VORGEGEBENER TEXT:
##########
„Großangriff aufs Medien-Kartell“

Kolumne vom 21.09.2023

Meine berufliche Vergangenheit, mit satirischen Plakaten und Postkarten für die Bewahrung demokratischer Grundrechte und gegen Umweltzerstörung zu kämpfen, hat mir nicht nur Freunde sondern auch einige Prozesse eingebracht. Gelegentlich drohten auch Verbote. Doch kein Verbot eines Plakatmotivs hätte mich je davon abgebracht, ein Thema fallen zu lassen oder es verharmlosend freundlicher unter die Leute zu bringen. Ich will damit sagen: Verbote bringen nichts.

Auch ein Verbot der AfD, bundes- oder landesweit, würde den skandalösen Zuspruch potentieller Wähler, wie er gerade erst in Brandenburg in Umfragen ermittelt wurde, nicht eindämmen. Da hat sich ein Furor des Unmutes unter Otto-Normalbürgern aufgebaut, der die Höcke-Weidel-Chrupalla-Truppe wie ein Tornado in die Lüfte treibt. Aus Frust auf die Politik wird ein gefährliches Spiel mit der politischen Stabilität unseres Staates. Kein Verbot kann 30 Prozent der Wähler umstimmen. Da muss man zuhören, die Leute mit ihren Ängsten ernst nehmen, Argumente sammeln die nicht aus Floskeln bestehen und das demokratische System ohne Besserwisserei verteidigen.
##########
DATENSÄTZE:
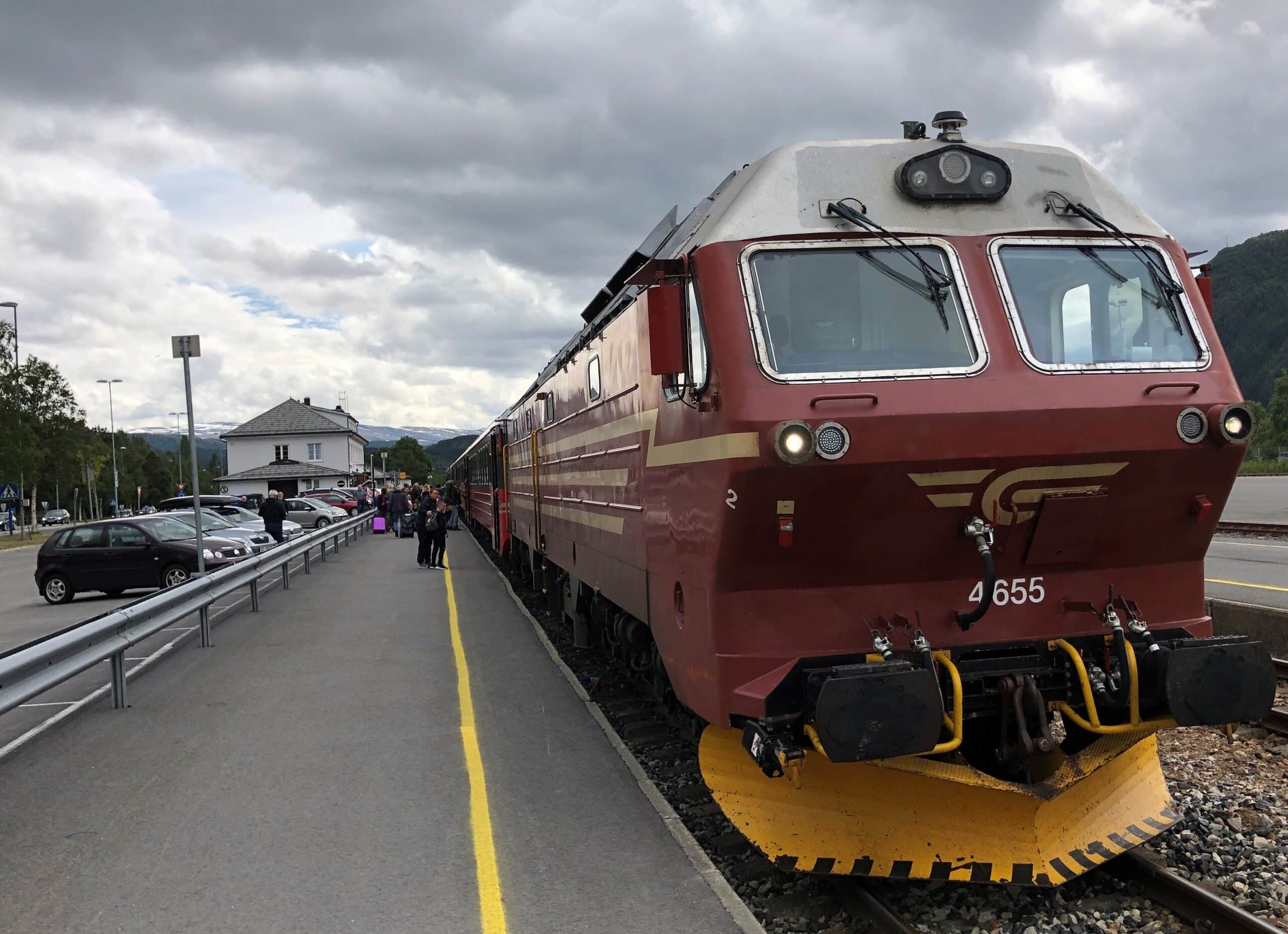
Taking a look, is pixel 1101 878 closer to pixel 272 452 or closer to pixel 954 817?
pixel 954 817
##########
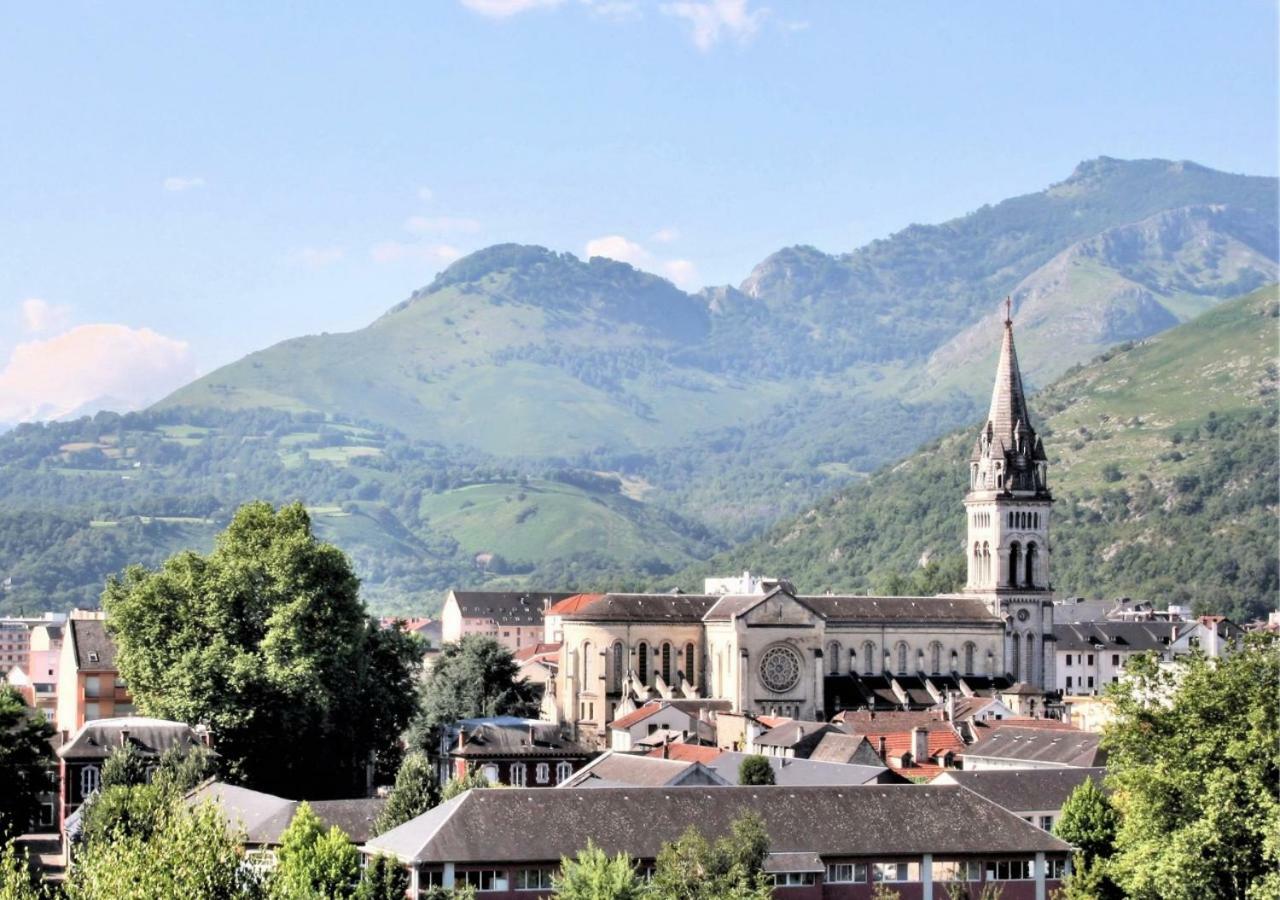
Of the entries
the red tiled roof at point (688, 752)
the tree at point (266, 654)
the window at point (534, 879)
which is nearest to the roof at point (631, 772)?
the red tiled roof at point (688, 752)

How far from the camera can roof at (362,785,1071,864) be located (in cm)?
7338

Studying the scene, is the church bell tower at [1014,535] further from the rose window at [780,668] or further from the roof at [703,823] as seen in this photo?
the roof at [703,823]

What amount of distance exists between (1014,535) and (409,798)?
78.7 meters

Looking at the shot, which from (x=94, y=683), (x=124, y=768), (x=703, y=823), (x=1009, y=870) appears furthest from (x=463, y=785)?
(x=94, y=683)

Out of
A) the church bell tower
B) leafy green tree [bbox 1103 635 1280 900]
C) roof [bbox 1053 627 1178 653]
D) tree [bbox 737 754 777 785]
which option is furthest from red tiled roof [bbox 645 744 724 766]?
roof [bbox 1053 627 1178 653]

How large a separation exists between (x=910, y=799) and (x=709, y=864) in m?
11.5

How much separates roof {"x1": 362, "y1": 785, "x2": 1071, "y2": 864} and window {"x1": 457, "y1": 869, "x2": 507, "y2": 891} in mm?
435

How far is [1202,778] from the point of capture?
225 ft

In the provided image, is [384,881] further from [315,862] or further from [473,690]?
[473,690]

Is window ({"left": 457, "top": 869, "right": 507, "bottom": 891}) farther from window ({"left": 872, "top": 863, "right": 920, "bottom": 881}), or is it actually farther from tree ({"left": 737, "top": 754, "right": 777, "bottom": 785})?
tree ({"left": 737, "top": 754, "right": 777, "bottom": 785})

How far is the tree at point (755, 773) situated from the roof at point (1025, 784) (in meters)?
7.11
##########
ARBEITSAUFTRÄGE:
a: In welchem Bundesland wurde laut der Kolumne über ein AfD-Verbot der Zuspruch potentieller Wähler in Umfragen ermittelt?
b: Führe die Kolumne über ein mögliches AfD-Verbot im Anschluss an ihren letzten Satz weiter.
Die Datensätze sind eigenständiges Material und gehören nicht zum Text.

LÖSUNGEN:
a: In Brandenburg.

b:
Und man muss die Wächter der Demokratie ertüchtigen und ermutigen, ihren Job ernst zu nehmen. Fangen wir mal bei den Landesanstalten für Medien und Kommunikation an, die über die Zulassung von Sendern zu entscheiden haben. Die Baden-Württemberger Medienwächter sehen seit einigen Wochen zu, wie die Schwurbler des via Satellit ausgestrahlten Verschwörungssenders Schwarz-Rot-Gold-TV (SRGT) einen Teil ihrer besten Sendezeit im Früh- und Abendprogramm „AUF1“, einem österreichischen Partner, überlassen haben.

Mit dem Kampfspruch „Großangriff aufs Medien-Kartell: AUF1 macht Fernsehen wieder frei!“ hat sich ein Sender ohne deutsche Rundfunklizenz eingeschlichen, den das „Dokumentationsarchiv des österreichischen Widerstands“ so bezeichnet: „eines der reichweitenstärksten rechtsextremen Medien aus Österreich, was vor allem an seiner erfolgreichen Erschließung des deutschen Desinformationsmarktes liegt“.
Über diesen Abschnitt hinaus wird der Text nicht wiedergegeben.